For a second Abe stopped twitching then he seemed to shudder from head to foot before darting away to the copse.
The dead fish, fat and shining, lay on her hands, its silvery scales shimmering like jewels.
“You’re honoured,” Will laughed, “Abe wouldn’t have given it to just anyone.”
She wanted to smile but she couldn’t - the hostility of the younger boys weighed too heavily.
“They hate me, don’t they?” she said.
“No, they don’t hate you. They’re frightened that’s all.”
“Fear’s worse than hatred it makes people do terrible things.”

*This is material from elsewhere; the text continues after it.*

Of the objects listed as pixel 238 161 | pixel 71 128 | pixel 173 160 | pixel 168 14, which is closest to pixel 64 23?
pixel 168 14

He moved closer, “Then alleviate their fears. Speak to your father. Tell him...”
“I can’t!”
“You’ve seen them,” he shook his head desperately, “there in the water, rosy and healthy and happy. Do you know what they’ll look like this time next year when they’ve lost their land and been forced to look for work in the town? You must have seen the children coming out of the factories: skinny and pale, coughing and exhausted. Think of their families! Think of their mothers! How do you think they’ll feel seeing their children virtually sold into slavery? Could you bear it if it were your child?”
Her eyes flooded with unexpected tears and she frowned to prevent them from falling.
“You want to help them, I know that you do, and I know you care what will happen to them. Please, Caroline, speak to your father.”
“You don’t know me at all, Mr. Harding,” she gasped. “Don’t presume to say you know what I want.”
He stepped back, clearly shocked and wounded.
“I’m sorry,” she said, “I have to go.”
“Caroline, I...I didn’t mean...I’ll walk back with you.”
“ I can find my own way.”
She hurried to the shelter of the copse and there, hidden from his view let the tears fall.